What is needed :: Rewrite the items from the start of the items through the line containing "2.16 metres", changing "blurred background" to "out-of-focus background" and leaving everything else unchanged. Give back only that part.

Dataset records ::
---

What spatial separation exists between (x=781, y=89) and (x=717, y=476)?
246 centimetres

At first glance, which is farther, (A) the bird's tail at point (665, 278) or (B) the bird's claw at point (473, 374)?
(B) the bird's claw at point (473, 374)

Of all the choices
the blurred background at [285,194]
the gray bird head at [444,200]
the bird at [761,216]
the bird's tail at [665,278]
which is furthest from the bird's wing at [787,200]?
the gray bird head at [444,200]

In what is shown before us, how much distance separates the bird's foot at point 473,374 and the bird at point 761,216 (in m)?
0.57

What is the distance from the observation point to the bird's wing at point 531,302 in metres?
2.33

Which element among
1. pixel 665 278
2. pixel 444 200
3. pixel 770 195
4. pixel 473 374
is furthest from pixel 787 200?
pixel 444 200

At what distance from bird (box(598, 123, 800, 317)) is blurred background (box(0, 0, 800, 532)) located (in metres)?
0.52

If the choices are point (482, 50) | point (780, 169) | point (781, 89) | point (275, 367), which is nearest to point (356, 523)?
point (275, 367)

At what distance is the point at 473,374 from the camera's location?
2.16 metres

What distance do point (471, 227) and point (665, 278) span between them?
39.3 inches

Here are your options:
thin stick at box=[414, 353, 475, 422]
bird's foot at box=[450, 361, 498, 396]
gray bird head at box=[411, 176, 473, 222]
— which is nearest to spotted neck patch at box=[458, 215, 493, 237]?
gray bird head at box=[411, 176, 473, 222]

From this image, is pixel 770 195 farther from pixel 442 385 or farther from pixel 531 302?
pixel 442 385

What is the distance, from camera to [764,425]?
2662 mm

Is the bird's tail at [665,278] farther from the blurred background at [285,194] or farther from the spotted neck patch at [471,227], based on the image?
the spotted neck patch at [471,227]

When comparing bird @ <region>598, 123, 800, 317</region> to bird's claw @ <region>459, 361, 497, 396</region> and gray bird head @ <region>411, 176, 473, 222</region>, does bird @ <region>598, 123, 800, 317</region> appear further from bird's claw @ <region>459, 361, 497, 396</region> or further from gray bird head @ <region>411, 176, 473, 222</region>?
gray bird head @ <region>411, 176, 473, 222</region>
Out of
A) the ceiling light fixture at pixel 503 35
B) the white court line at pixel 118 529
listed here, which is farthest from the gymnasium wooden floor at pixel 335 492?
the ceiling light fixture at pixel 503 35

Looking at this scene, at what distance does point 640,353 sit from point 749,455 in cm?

---

Solution to this task ::
What spatial separation exists between (x=781, y=89) and (x=717, y=476)?
246 centimetres

At first glance, which is farther, (A) the bird's tail at point (665, 278) or (B) the bird's claw at point (473, 374)?
(B) the bird's claw at point (473, 374)

Of all the choices
the out-of-focus background at [285,194]
the gray bird head at [444,200]
the bird at [761,216]
the bird's tail at [665,278]
which is furthest from the bird's wing at [787,200]?
the gray bird head at [444,200]

In what is shown before us, how much distance separates the bird's foot at point 473,374 and the bird at point 761,216 (in m)?
0.57

What is the distance from the observation point to the bird's wing at point 531,302 in metres?
2.33

Which element among
1. pixel 665 278
2. pixel 444 200
3. pixel 770 195
4. pixel 473 374
is furthest from pixel 787 200?
pixel 444 200

At what distance from bird (box(598, 123, 800, 317)) is out-of-focus background (box(0, 0, 800, 532)) located (in metres)?
0.52

If the choices are point (482, 50) | point (780, 169) | point (781, 89) | point (275, 367), which is nearest to point (356, 523)?
point (275, 367)

At what distance is the point at 473,374 from the camera's location?
2.16 metres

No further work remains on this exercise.